▸ WHAT THE TASK ASKS: Can you reproduce, word for word, the entries below, beginning at the line that contains "Scanning this photograph, is" and stopping after the last line of the entries?

▸ EXTRACTED DATA:
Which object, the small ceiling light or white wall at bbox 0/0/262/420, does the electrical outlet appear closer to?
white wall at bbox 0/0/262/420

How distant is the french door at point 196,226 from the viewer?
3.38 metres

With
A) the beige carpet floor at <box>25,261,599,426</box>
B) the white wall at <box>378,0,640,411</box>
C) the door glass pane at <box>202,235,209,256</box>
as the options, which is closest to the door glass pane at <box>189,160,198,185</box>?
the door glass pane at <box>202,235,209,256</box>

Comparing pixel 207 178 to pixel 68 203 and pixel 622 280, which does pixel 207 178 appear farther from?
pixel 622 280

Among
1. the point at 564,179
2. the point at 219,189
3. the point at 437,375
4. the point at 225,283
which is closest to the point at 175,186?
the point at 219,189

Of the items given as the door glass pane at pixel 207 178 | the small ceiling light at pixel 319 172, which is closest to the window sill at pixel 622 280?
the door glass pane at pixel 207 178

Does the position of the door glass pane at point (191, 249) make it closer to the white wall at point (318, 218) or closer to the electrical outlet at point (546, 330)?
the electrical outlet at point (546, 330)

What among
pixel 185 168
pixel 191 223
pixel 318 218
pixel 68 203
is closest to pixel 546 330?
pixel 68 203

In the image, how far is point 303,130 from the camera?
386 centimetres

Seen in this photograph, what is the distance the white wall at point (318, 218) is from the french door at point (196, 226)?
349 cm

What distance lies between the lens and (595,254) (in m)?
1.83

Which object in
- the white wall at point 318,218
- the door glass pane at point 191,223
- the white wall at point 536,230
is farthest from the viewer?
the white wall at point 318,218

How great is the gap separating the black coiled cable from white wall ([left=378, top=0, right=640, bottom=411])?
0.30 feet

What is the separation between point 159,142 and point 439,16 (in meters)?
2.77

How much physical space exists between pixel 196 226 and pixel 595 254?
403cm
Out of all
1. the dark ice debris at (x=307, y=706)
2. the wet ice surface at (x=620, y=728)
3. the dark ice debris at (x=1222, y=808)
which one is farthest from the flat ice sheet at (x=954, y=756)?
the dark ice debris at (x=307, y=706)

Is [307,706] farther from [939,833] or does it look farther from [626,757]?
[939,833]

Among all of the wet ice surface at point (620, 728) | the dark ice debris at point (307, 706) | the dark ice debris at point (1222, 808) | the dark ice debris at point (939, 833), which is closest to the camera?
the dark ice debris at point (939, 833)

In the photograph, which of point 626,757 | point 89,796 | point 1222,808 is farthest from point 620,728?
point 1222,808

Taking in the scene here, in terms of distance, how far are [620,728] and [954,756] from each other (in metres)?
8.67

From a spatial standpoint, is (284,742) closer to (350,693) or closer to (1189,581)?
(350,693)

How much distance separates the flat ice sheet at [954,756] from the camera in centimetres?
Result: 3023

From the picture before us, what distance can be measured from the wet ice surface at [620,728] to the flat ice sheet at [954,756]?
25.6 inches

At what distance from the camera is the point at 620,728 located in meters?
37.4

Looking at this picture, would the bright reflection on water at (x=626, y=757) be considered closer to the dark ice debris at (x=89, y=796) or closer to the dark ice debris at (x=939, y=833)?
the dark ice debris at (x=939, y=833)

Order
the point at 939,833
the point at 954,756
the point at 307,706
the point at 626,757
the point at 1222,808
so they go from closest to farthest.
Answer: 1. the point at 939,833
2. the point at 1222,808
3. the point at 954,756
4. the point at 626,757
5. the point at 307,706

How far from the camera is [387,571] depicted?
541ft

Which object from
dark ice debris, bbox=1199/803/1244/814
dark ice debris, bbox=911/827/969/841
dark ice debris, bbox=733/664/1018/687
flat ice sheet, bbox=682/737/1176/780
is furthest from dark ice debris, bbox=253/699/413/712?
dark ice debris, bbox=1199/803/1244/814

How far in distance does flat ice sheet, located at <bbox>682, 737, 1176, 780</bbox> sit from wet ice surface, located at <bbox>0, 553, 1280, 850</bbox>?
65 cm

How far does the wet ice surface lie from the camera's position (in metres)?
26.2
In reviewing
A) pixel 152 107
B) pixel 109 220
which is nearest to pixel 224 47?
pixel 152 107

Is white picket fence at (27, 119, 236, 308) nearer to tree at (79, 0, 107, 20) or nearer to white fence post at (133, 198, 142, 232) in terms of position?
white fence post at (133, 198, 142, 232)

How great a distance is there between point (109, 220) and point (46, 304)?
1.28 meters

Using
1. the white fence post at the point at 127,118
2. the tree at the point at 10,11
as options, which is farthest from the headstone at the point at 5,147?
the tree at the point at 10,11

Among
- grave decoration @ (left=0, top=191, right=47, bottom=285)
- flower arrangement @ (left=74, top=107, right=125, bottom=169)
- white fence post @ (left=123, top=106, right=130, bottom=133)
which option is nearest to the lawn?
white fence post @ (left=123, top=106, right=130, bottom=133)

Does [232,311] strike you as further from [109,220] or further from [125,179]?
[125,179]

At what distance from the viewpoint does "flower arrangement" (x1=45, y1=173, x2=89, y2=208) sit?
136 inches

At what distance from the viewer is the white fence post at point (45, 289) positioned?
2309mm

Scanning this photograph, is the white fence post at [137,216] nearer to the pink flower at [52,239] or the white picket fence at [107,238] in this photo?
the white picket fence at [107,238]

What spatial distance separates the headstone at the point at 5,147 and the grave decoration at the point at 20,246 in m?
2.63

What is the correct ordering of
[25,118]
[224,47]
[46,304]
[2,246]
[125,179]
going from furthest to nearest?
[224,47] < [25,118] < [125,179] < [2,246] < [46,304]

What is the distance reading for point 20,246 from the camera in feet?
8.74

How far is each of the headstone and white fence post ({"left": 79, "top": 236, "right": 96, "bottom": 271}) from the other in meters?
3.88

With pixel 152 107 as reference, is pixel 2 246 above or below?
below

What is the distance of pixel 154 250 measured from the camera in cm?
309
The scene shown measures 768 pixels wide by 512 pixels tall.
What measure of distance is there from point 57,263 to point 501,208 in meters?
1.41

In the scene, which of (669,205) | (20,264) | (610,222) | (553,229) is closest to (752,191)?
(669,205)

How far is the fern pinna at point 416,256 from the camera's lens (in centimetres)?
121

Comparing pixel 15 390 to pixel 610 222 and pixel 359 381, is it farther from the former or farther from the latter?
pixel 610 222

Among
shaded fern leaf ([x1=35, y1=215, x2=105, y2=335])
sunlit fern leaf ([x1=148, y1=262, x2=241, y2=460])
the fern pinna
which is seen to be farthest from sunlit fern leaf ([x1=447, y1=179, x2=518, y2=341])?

▸ TASK RESULT:
Scanning this photograph, is the white fence post at [137,216] nearer to the pink flower at [52,239] or the white picket fence at [107,238] in this photo?
the white picket fence at [107,238]

What spatial distance separates the headstone at the point at 5,147 and the grave decoration at the point at 20,246 in m?
2.63

What is the correct ordering of
[25,118]
[224,47]
[46,304]
[2,246]
[125,179]
going from furthest to nearest?
[224,47] < [25,118] < [125,179] < [2,246] < [46,304]

What is the distance reading for point 20,246 from the camera in feet?
8.74

How far is each of the headstone and white fence post ({"left": 79, "top": 236, "right": 96, "bottom": 271}) from the other in meters?
3.88

With pixel 152 107 as reference, is pixel 2 246 above or below?
below

What is the distance of pixel 154 250 measured from the camera in cm?
309
The scene shown measures 768 pixels wide by 512 pixels tall.
What measure of distance is there from point 57,263 to point 501,208 in meters?
1.41

In the scene, which of (669,205) | (20,264) | (610,222) | (553,229) is closest to (752,191)?
(669,205)

How far is the fern pinna at point 416,256 from the camera's lens (in centimetres)?
121

Comparing pixel 15 390 to pixel 610 222 and pixel 359 381, is it farther from the former or farther from the latter?
pixel 610 222

Among
shaded fern leaf ([x1=35, y1=215, x2=105, y2=335])
sunlit fern leaf ([x1=148, y1=262, x2=241, y2=460])
the fern pinna
which is seen to be farthest from sunlit fern leaf ([x1=447, y1=179, x2=518, y2=341])?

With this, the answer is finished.